In [1]:
pip install pyspark

Note: you may need to restart the kernel to use updated packages.


You should consider upgrading via the 'C:\Users\Toshiba\anaconda3\python.exe -m pip install --upgrade pip' command.


In [None]:
from pyspark.sql import SparkSession
spark = SparkSession.builder.appName('Spark').getOrCreate()

In [None]:
spark

In [None]:
from pyspark.sql.types import StructType, StructField, IntegerType, StringType

liste = [(1, "Joseph", "Forest", 32, 12000),
        (2, "Tommy", "Happy", 38, 13000),
        (3, "Thomas", "Horse", 30, 11000),
        (4, "Strato", "Wise", 37 , 15000)]

# columns = ["ID","Name","Surname","Age","Salary"]

# df = spark.createDataFrame(liste,columns)

list_schema = StructType([StructField("ID", IntegerType(), False),
                          StructField("Name", StringType(), True),
                          StructField("Surname", StringType(), True),
                          StructField("Age", IntegerType(), True),
                          StructField("Salary", IntegerType(), True)
                          ])

sample_df = spark.createDataFrame(data=liste, schema=list_schema)

In [None]:
sample_df.printSchema()

root
 |-- ID: integer (nullable = false)
 |-- Name: string (nullable = true)
 |-- Surname: string (nullable = true)
 |-- Age: integer (nullable = true)
 |-- Salary: integer (nullable = true)



In [None]:
sample_df.show()

+---+------+-------+---+------+
| ID|  Name|Surname|Age|Salary|
+---+------+-------+---+------+
|  1|Joseph| Forest| 32| 12000|
|  2| Tommy|  Happy| 38| 13000|
|  3|Thomas|  Horse| 30| 11000|
|  4|Strato|   Wise| 37| 15000|
+---+------+-------+---+------+



In [None]:
sample_df.head(2)

[Row(ID=1, Name='Joseph', Surname='Forest', Age=32, Salary=12000),
 Row(ID=2, Name='Tommy', Surname='Happy', Age=38, Salary=13000)]

In [None]:
sample_df.columns

['ID', 'Name', 'Surname', 'Age', 'Salary']

In [None]:
sample_df.describe().show()

+-------+------------------+------+-------+------------------+-----------------+
|summary|                ID|  Name|Surname|               Age|           Salary|
+-------+------------------+------+-------+------------------+-----------------+
|  count|                 4|     4|      4|                 4|                4|
|   mean|               2.5|  null|   null|             34.25|          12750.0|
| stddev|1.2909944487358056|  null|   null|3.8622100754188224|1707.825127659933|
|    min|                 1|Joseph| Forest|                30|            11000|
|    max|                 4| Tommy|   Wise|                38|            15000|
+-------+------------------+------+-------+------------------+-----------------+



In [None]:
sample_df.select(["Name","Salary"]).show()

+------+------+
|  Name|Salary|
+------+------+
|Joseph| 12000|
| Tommy| 13000|
|Thomas| 11000|
|Strato| 15000|
+------+------+



In [None]:
sample_df.head(2)[0].asDict()#["Last Name"]

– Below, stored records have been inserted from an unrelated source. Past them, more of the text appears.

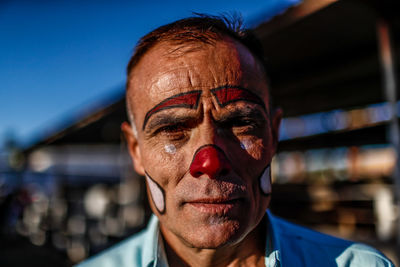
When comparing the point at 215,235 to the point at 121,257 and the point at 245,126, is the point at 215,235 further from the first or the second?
the point at 121,257

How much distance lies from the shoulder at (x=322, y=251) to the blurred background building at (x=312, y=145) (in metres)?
1.65

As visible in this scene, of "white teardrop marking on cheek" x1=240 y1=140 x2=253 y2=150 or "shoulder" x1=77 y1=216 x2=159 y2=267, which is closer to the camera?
"white teardrop marking on cheek" x1=240 y1=140 x2=253 y2=150

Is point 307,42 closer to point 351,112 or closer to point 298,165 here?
point 351,112

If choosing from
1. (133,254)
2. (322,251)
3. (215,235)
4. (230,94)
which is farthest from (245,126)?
(133,254)

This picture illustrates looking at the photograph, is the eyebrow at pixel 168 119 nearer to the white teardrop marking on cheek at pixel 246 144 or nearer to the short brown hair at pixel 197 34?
the white teardrop marking on cheek at pixel 246 144

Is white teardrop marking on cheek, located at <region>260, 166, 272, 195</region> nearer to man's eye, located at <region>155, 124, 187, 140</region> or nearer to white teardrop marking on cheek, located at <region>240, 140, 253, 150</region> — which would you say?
white teardrop marking on cheek, located at <region>240, 140, 253, 150</region>

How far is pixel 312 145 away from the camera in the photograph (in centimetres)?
786

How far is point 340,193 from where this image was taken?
18.8 feet

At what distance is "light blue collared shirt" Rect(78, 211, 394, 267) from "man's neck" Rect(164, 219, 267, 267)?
6 centimetres

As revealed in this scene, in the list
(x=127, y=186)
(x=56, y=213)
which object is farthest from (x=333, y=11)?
(x=56, y=213)

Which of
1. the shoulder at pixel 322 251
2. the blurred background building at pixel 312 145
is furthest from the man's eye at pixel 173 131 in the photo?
the blurred background building at pixel 312 145

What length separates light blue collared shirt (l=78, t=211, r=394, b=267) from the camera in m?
1.30

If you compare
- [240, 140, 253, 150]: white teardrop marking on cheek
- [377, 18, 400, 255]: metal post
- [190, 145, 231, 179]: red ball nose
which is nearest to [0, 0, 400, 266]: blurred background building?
[377, 18, 400, 255]: metal post

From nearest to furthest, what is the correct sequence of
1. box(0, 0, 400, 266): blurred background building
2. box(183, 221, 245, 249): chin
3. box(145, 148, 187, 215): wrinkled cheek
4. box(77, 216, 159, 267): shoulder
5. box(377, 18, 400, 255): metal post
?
box(183, 221, 245, 249): chin → box(145, 148, 187, 215): wrinkled cheek → box(77, 216, 159, 267): shoulder → box(377, 18, 400, 255): metal post → box(0, 0, 400, 266): blurred background building
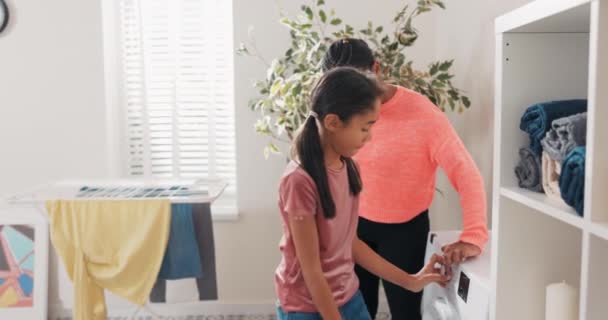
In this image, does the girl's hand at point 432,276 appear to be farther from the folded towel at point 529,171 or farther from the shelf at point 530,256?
the folded towel at point 529,171

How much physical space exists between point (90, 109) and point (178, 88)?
463mm

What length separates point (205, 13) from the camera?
2865 mm

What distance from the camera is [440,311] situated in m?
1.39

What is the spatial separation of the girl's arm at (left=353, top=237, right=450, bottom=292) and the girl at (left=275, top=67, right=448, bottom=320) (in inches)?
4.2

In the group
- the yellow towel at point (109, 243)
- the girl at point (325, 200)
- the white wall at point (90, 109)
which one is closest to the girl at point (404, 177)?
the girl at point (325, 200)

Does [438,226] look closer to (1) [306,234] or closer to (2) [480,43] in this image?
(2) [480,43]

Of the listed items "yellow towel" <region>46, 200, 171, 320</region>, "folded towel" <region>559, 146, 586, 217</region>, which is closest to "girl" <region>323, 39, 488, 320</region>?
"folded towel" <region>559, 146, 586, 217</region>

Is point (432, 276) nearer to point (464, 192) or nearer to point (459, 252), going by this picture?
point (459, 252)

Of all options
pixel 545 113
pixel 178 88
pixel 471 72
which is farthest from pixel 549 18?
pixel 178 88

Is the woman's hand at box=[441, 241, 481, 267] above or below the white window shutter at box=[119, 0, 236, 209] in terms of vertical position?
below

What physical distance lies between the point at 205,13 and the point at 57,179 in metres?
1.16

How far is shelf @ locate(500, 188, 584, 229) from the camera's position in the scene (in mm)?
786

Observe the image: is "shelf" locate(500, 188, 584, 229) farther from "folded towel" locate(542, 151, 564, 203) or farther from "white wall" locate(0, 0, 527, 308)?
"white wall" locate(0, 0, 527, 308)

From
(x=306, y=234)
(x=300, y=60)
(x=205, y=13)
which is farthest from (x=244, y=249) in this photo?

{'Age': 32, 'ID': 1, 'Name': 'Joseph', 'Salary': 12000, 'Surname': 'Forest'}

In [None]:
sample_df.withColumn("new_salary", sample_df["Salary"]*1.2).show()

+---+------+-------+---+------+----------+
| ID|  Name|Surname|Age|Salary|new_salary|
+---+------+-------+---+------+----------+
|  1|Joseph| Forest| 32| 12000|   14400.0|
|  2| Tommy|  Happy| 38| 13000|   15600.0|
|  3|Thomas|  Horse| 30| 11000|   13200.0|
|  4|Strato|   Wise| 37| 15000|   18000.0|
+---+------+-------+---+------+----------+



In [None]:
from pyspark.sql.functions import col, lit
sample_df.withColumn("new_age", (col("Age")+2).cast("String")).show()

+---+------+-------+---+------+-------+
| ID|  Name|Surname|Age|Salary|new_age|
+---+------+-------+---+------+-------+
|  1|Joseph| Forest| 32| 12000|     34|
|  2| Tommy|  Happy| 38| 13000|     40|
|  3|Thomas|  Horse| 30| 11000|     32|
|  4|Strato|   Wise| 37| 15000|     39|
+---+------+-------+---+------+-------+



In [None]:
sample_df.withColumn("Country",lit("TR")).show()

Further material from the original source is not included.